= Howard Penman =

Howard Latimer Penman (1909 – 1984) was a British meteorologist. He formulated Penman’s Formula, which is used worldwide by meteorologists and agricultural scientists to assess evaporation rates in different setups (lakes and ponds, lawns, cropped fields) and locations in the world. With John Monteith he formulated the Penman–Monteith equation which is used to calculate evapotranspiration and the need for crop irrigation. Penman was a distinguished Rothamsted Research scientist and government advisor, and a well-known local figure in Harpenden.

==Early life==
Howard Penman was born in County Durham and studied at Durham University where he graduated in Physics in 1930. While working for the British Cotton Research Association in Manchester he worked on his thesis for his Ph.D., which was awarded by Durham University in 1938. Bored by the work on cotton dyes he applied in 1937 for a post in the Soil Physics Department at Rothamsted Research, headed by Bernard Keen, for a salary of £320 per annum.
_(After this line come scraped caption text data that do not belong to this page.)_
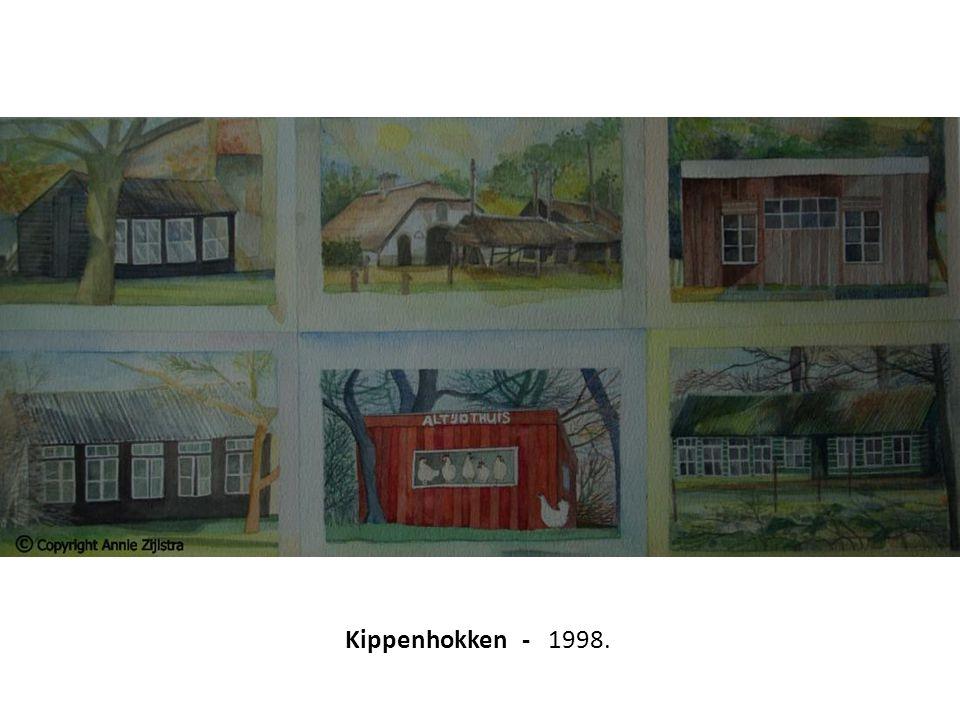 Kippenhokken - 1998.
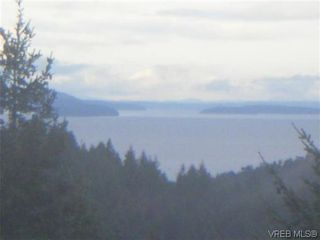 Photo 9: 4506 Bedwell Harbour Rd in PENDER ISLAND: GI Pender Island Other for sale (Gulf Islands)  : MLS®# 624121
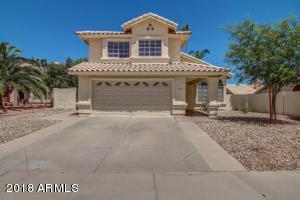 Property for sale at 15839 S 43rd Place, Phoenix,  Arizona 85048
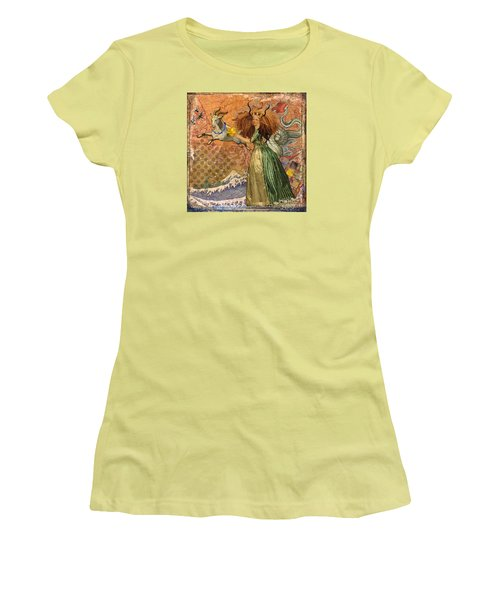 Vintage Golden Woman Capricorn Gothic Whimsical Collage Women's T-Shirt (Junior Cut) by Mary Hubley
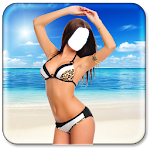 Woman Bikini Photo Suit 1.1 Apk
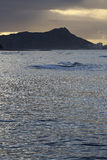 Diamond Head Dawn Royalty Free Stock Image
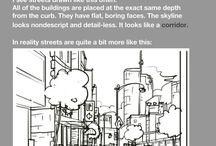 Drawing city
He became interested in the records of the drain gauges, and their relationship with rainfall, and from these was able to estimate the rate at which water evaporated from bare soil. From these beginnings some of his major contributions would follow. When war broke out he was recruited by the Admiralty and worked on the sound output of ships and submarines in connection with the development of acoustic mines. In 1944 he was recalled to Rothamsted to work on the physics of wet soil in preparation for the land campaign, where the progress of military vehicles would be vital.

==Career==
After the war he continued work on water-related topics, including irrigation needs worldwide, and seasonal water balances for each catchment area in Britain. R.K. Schofield succeeded Bernard Keen in 1947, but in 1954 Schofield became head of the Chemistry Department and Penman was appointed head of the separate Physics Department. Several members of his staff were involved in meteorological projects in Africa, and scientists came to be trained before taking posts in Nigeria, Kenya and Uganda and elsewhere, working on the needs of tropical crops. In 1961 he served as President of the Royal Meteorological Society, and he was elected Fellow of the Royal Society in 1965. He served on many academic and government bodies, and travelled widely, advising on reservoir projects and water needs, and was awarded the O.B.E. He retired from Rothamsted in 1974, but continued to take an interest in scientific and international issues until his death in 1984.

==Writings==
Besides his work Penman also used to write humorous and satirical sketches. As a person he had a keen intellect and questioning temperament, but a fine sense of humour which showed itself in many ways, such as at the Christmas pantomimes at Rothamsted where he wrote some of the satirical sketches.

==Contribution==
With his wife Nan he was very much involved with the United Nations Association and the need for international cooperation to solve the long term problems of peace and development. John Monteith in his Royal Society obituary article wrote: “By showing how classical physics can be used to solve environmental problems, Howard Penman made a unique contribution to agricultural meteorology and hydrology. His finest memorial is the formula which bears his name.”